§ TEXT FOR ANALYSIS
== Segment start ==

“Confirmed Judges, Confirmed Fears” is a blog series documenting the harmful impact of President Trump’s judges on Americans’ rights and liberties. Cases in the series can be found by issue and by judge at this link.
In October 2020, Trump Fifth Circuit judge Don Willett tried to uphold a Texas law that required people to undergo an additional and medically unnecessary procedure before obtaining a common method of abortion used after the first 15 weeks of pregnancy. The court majority rejected his reasoning and struck the law down in Whole Woman’s Health v. Paxton.
In 2017, Texas enacted Senate Bill 8 (“SB8”), which requires that before obtaining a dilation and evacuation (D&E) abortion, a person must undergo what the court recognized as an “invasive” and unnecessary procedure to “bring about fetal demise” before the D&E procedure is performed. Before the law could take effect, a number of abortion providers challenged SB8, contending that it placed an “undue burden on a woman seeking a previability abortion.”

== Segment end ==

§ DATA SUPPLIED
== Segment start ==

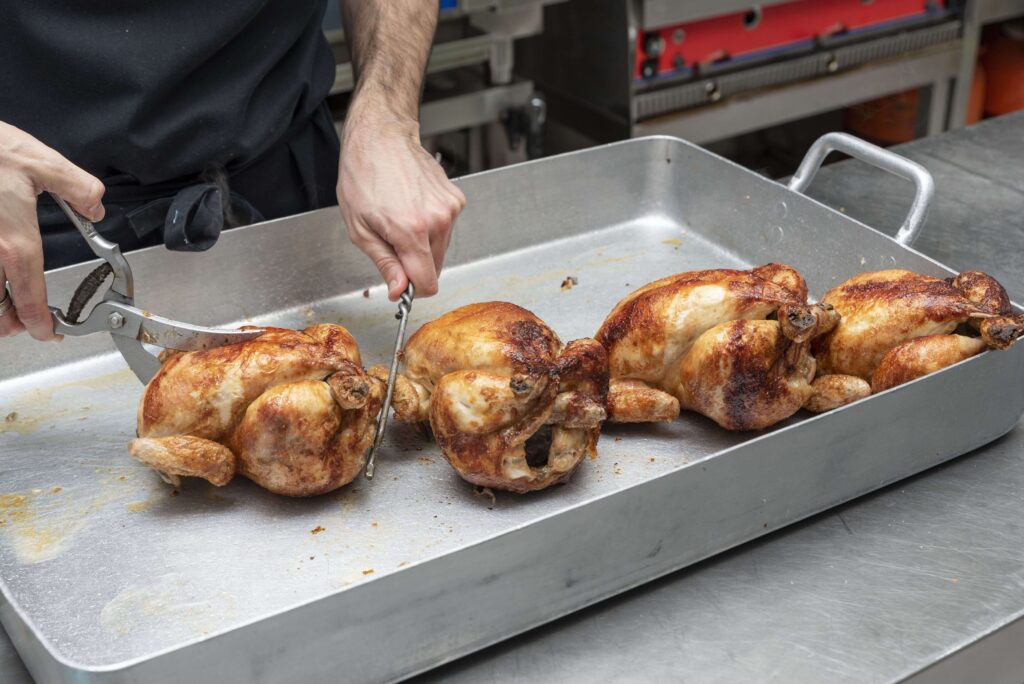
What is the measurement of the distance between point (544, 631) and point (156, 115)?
4.07 feet

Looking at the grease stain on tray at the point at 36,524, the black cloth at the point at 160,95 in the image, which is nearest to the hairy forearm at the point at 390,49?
Answer: the black cloth at the point at 160,95

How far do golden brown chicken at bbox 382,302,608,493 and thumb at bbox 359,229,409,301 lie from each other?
14 cm

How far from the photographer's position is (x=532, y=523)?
1.25 m

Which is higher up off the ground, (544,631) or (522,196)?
(522,196)

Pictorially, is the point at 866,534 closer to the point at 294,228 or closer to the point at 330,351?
the point at 330,351

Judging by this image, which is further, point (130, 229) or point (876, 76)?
point (876, 76)

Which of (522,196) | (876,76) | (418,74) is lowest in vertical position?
(876,76)

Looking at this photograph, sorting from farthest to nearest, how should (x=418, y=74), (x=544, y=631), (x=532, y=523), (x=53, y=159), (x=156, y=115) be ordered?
(x=418, y=74) → (x=156, y=115) → (x=53, y=159) → (x=544, y=631) → (x=532, y=523)

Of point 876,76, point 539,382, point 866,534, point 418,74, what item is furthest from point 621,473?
point 876,76

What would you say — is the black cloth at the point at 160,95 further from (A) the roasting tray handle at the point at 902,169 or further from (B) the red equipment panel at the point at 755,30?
(B) the red equipment panel at the point at 755,30

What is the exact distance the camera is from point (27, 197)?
149 centimetres

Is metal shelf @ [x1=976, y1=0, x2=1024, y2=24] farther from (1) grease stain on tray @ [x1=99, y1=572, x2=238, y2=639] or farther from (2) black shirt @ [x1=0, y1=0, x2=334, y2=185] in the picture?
(1) grease stain on tray @ [x1=99, y1=572, x2=238, y2=639]

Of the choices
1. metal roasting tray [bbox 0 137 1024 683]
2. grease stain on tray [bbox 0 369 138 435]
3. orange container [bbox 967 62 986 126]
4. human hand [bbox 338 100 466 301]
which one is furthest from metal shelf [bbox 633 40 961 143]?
grease stain on tray [bbox 0 369 138 435]

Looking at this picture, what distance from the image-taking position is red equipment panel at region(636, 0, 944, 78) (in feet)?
12.6
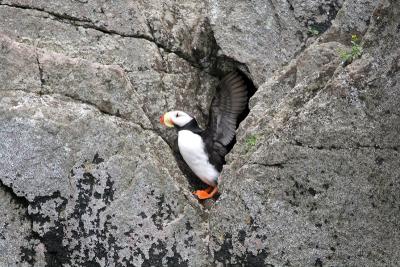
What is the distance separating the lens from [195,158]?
725cm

== Segment end ==

§ TASK DESCRIPTION
Copy everything from "In October 2020, Trump" down to "Health v. Paxton." in the text above about the Texas abortion law case.

§ RESPONSE TO THIS TASK
In October 2020, Trump Fifth Circuit judge Don Willett tried to uphold a Texas law that required people to undergo an additional and medically unnecessary procedure before obtaining a common method of abortion used after the first 15 weeks of pregnancy. The court majority rejected his reasoning and struck the law down in Whole Woman’s Health v. Paxton.